TUHAD-DER Mardin Şube yöneticisi Orhan Ablak ise son zamanlarda Kürdistan cezaevlerinde pişmanlık dayatmasının arttığına dikkat çekerek bu sürgünlerin bir amacının da pişmanlık dayatmasından sonuç almak olduğunu söyledi. Sürgün edilenler arasında hasta ve 'yolculuk yapamaz' raporu bulunan tutsakların da bulunduğunu aktaran Ablak, 'devlet her türlü hukuk ve insan hakkını çiğneyerek bu hasta tutsakları da sürgün etmiştir” dedi.
‘SÜRGÜNLER TUTSAKLARIN TOPLUMLA BAĞINI KOPARMAK AMAÇLIDIR’
Son 1 ay içerisinde bir devlet politikası olarak Mardin, Siirt ve Batman cezaevlerinden onlarca tutsağın sürgüne tabi tutulduğunu belirten İHD Mardin Şube Yöneticisi Av. Hüseyin Cangir, “Hükümet sürgünlerin cezaevlerinde yer olmaması sebebiyle gerçekleştirildiğini söylüyor. Ancak sürgünlerin asıl sebebi bu değildir. Sürgünler, tutsakları ailelerinden koparmak, manevi baskı altında kişiliksizleştirmek, toplumla bağlarını koparmak amacını taşıyor” ifadelerini kullandı.
‘HUKUKSAL DESTEK ENGELLENMEK İSTENİYOR”
“Sürgün edilen tutsakların çoğunun aileleri çocuklarını sürgün edildikleri cezaevlerinde ziyaret edebilecek maddi koşullara sahip değiller” diyen Cangir, şöyle devam etti: “Kürdistan cezaevlerinde yaşanan hak ihlallerine karşı toplum, aile ve avukat desteği devreye girebiliyor. Sürgünlerin bir diğer boyutu da bu amacı içeriyor. Zira tutsaklar sürgün edildikleri cezaevlerinde her türlü hak ihlaline karşı toplum, aile ve avukat desteğinden yoksun bırakılıyorlar. Sürgünler hem aileler hem de tutsaklar açısından bir insanlık trajedisine yol açıyor.”

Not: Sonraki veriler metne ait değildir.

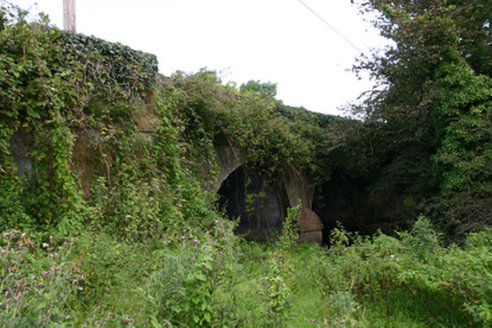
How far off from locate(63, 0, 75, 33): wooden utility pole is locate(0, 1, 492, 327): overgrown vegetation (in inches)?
50.8

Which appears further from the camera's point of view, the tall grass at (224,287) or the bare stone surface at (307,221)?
the bare stone surface at (307,221)

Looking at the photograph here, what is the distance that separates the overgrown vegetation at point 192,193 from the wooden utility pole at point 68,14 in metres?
1.29

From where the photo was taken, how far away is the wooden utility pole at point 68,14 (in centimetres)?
565

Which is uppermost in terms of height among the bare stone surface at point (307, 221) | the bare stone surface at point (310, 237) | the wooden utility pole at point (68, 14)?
the wooden utility pole at point (68, 14)

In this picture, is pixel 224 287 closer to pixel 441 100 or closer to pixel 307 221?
pixel 441 100

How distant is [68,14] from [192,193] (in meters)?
3.49

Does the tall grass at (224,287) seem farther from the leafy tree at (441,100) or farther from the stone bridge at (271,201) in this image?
the stone bridge at (271,201)

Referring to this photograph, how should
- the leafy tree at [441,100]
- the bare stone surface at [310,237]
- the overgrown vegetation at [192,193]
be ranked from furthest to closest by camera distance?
the bare stone surface at [310,237] → the leafy tree at [441,100] → the overgrown vegetation at [192,193]

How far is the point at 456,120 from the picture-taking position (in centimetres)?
649

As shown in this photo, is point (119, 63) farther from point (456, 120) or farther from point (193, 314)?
point (456, 120)

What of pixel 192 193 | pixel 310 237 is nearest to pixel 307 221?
pixel 310 237

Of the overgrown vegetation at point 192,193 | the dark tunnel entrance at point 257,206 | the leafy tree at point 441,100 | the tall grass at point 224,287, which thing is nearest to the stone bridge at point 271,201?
the dark tunnel entrance at point 257,206

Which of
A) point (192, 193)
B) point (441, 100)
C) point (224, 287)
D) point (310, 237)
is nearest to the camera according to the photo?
point (224, 287)

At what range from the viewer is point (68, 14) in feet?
18.6
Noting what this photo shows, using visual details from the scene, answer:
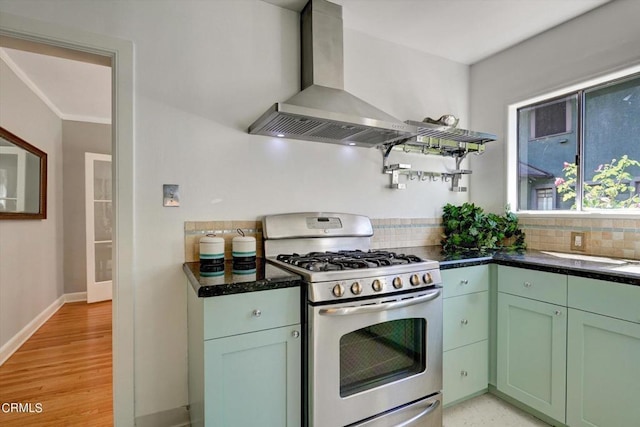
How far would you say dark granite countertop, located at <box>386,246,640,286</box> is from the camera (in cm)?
149

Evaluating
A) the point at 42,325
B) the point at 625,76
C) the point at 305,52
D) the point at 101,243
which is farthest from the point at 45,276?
the point at 625,76

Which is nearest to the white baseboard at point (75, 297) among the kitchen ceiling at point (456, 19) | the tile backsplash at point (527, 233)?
the tile backsplash at point (527, 233)

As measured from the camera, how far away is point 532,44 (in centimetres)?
245

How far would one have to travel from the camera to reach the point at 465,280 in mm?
1936

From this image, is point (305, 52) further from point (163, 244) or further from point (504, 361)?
point (504, 361)

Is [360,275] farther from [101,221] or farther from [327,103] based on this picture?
[101,221]

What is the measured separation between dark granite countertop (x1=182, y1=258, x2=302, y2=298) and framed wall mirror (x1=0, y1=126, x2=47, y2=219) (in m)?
2.43

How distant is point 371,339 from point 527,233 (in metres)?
1.78

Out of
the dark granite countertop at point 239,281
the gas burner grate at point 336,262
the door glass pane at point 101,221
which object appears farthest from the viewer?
the door glass pane at point 101,221

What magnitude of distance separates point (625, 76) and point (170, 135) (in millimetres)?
2879

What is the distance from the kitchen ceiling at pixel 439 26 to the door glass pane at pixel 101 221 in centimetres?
183

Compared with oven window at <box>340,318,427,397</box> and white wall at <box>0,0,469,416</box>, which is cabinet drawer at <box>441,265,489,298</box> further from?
white wall at <box>0,0,469,416</box>

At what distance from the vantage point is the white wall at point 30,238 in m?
2.69

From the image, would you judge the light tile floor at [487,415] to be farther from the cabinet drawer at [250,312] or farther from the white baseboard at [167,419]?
the white baseboard at [167,419]
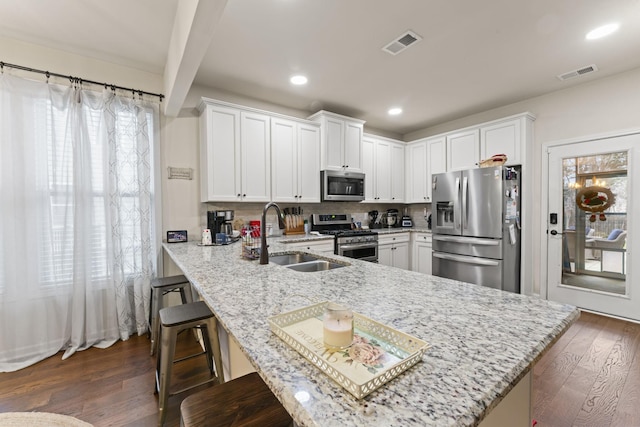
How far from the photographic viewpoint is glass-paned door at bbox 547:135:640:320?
2990 mm

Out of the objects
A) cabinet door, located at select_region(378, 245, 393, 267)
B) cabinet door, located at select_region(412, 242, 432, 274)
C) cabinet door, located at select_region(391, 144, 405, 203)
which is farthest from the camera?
cabinet door, located at select_region(391, 144, 405, 203)

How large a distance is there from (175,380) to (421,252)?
3.62 meters

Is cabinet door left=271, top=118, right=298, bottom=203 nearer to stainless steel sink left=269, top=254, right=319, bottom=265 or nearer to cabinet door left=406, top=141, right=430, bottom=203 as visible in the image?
stainless steel sink left=269, top=254, right=319, bottom=265

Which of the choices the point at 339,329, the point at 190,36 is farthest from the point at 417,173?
the point at 339,329

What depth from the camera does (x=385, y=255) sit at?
162 inches

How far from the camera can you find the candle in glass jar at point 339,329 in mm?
667

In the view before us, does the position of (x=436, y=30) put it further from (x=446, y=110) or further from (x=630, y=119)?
(x=630, y=119)

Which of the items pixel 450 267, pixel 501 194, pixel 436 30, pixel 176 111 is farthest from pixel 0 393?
pixel 501 194

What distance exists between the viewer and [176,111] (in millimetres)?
2828

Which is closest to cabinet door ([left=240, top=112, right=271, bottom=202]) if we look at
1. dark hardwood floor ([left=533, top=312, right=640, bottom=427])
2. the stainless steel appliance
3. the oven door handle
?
the stainless steel appliance

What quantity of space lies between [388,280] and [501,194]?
2.68 metres

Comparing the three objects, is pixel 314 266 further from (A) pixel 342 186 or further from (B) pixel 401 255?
(B) pixel 401 255

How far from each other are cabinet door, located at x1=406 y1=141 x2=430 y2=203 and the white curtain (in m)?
3.90

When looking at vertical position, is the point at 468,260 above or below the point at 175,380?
above
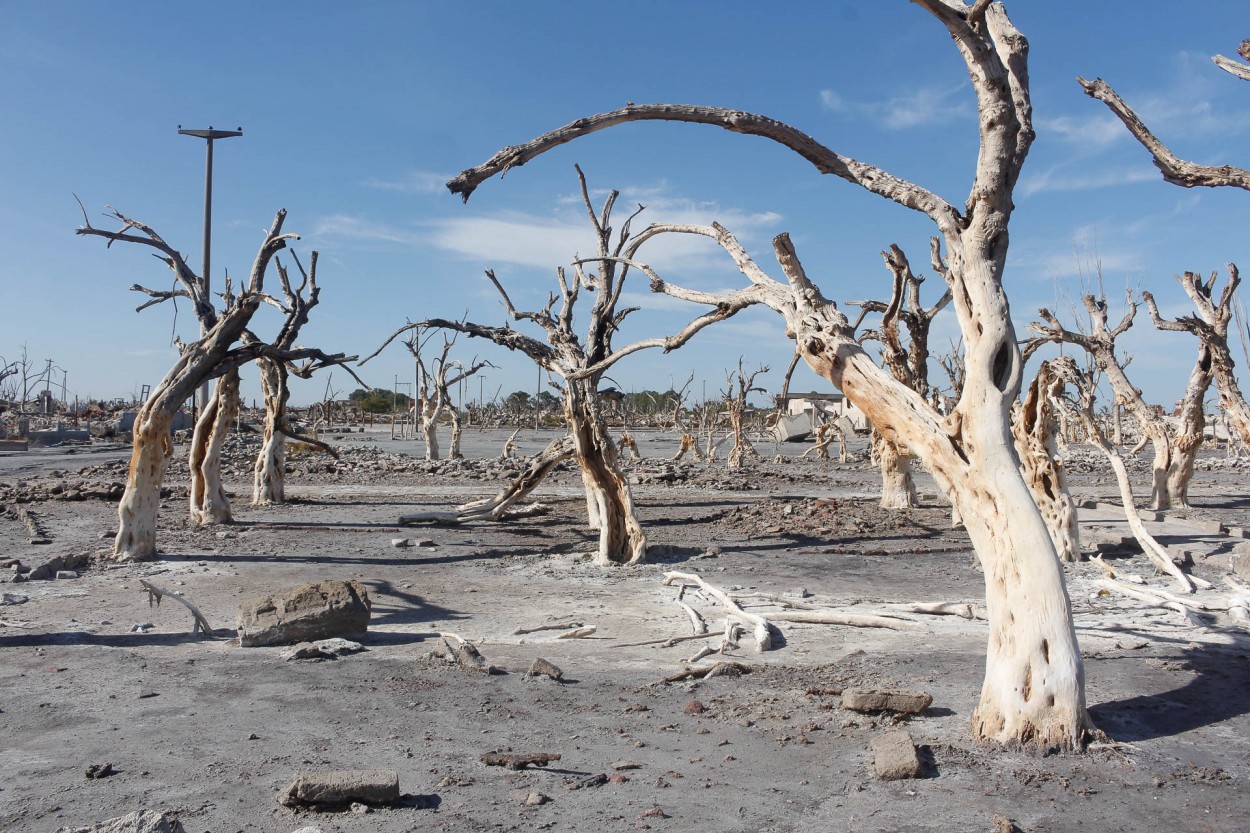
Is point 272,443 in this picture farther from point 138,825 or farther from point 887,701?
point 138,825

YENİ BİR OPERASYON HAZIRLIĞI MI?
Yaşanan bu sürgünlerin akıllara özellikle 2009 KCK operasyonları öncesinde yaşanan sürgünleri getirdiğini aktaran Av.Cangir, “Ne zaman Kürdistan cezaevlerinden bir sürgün yaşansa ardından çok kapsamlı tutuklama operasyonları gerçekleştiriliyor. Son yaşanan sürgünlerde bizlerde böyle bir operasyon hazırlığı mı yapılıyor kaygısına yol açıyor” dedi.
‘GERİDE KALAN TUTSAKLARA YÖNELİK BASKILAR ARTTI”
Bir diğer dikkat çekici durumun sürgün edilen tutsaklardan geriye kalan tutsaklara yönelik devreye sokulan keyfi uygulama ve baskı politikası olduğunu ifade eden Av.Cangir, sürgünden sonra yaşanan hak ihlallerini şöyle sıraladı: “Aramalarda, ‘ince arama’ adı atında taciz, koğuşlarda istek dışı zorla yer değiştirme, verilen dilekçelerin işleme konmaması, hatta dilekçe verilmesi sebebiyle tutsaklara disiplin soruşturmaları açılması, ortak alanlara ilişkin sıkıntıların artması, arama adı altında gece baskınları, hastaneye götürülürken kelepçelerin çıkarılmaması.”
‘HASTA TUTSAKLAR DA SÜRGÜN EDİLDİ’
TUHAD-DER Mardin Şube Başkan Yardımcısı Orhan Ablak ise hasta tutsaklarında sürgüne gönderildiğini ve bunun hukuk dışı bir uygulama olduğunu belirterek “çene kemiği bulunmayan ve sıvı yoluyla beslenen Orhan Çetedir ile geçirdiği yüz felci vücuduna da yayılan Barış grubu üyesi Hüseyin İpek isimli hasta tutsaklar ‘yolculuk yapamaz’ raporu bulunmasına rağmen yüzlerce kilometrelik yolculuğa çıkarılarak ölüme davetiye çıkarılmıştır” şeklinde konuştu.
TUTSAKLARA PİŞMANLIK DAYATMASI
Sürgünlerin Kürdistan cezaevlerinde son dönemlerde devreye sokulan pişmanlık dayatması ile bağlantılı olduğunu aktaran Orhan Ablak, şunları söyledi: “ Bu sürgünler son zamanlarda artan pişmanlık dayatmasını kabul etmeyen tutsakları sürgünle sindirme ve teslim alma amacına dönüktür”
Önümüzdeki günlerde Mardin cezaevi önünde hem sürgünleri hem de Mardin cezaevinde ki hak ihlallerini protesto etmek için eylem yapmaya hazırlandıklarını aktaran Ablak, “halkımız ve tutsak aileleri bu uygulamaları kabul etmemelidir. Bizimle dayanışma içerisinde olarak bu baskı ve hak ihlali çemberini kırmak için mücadele etmelidir” diye ifade etti.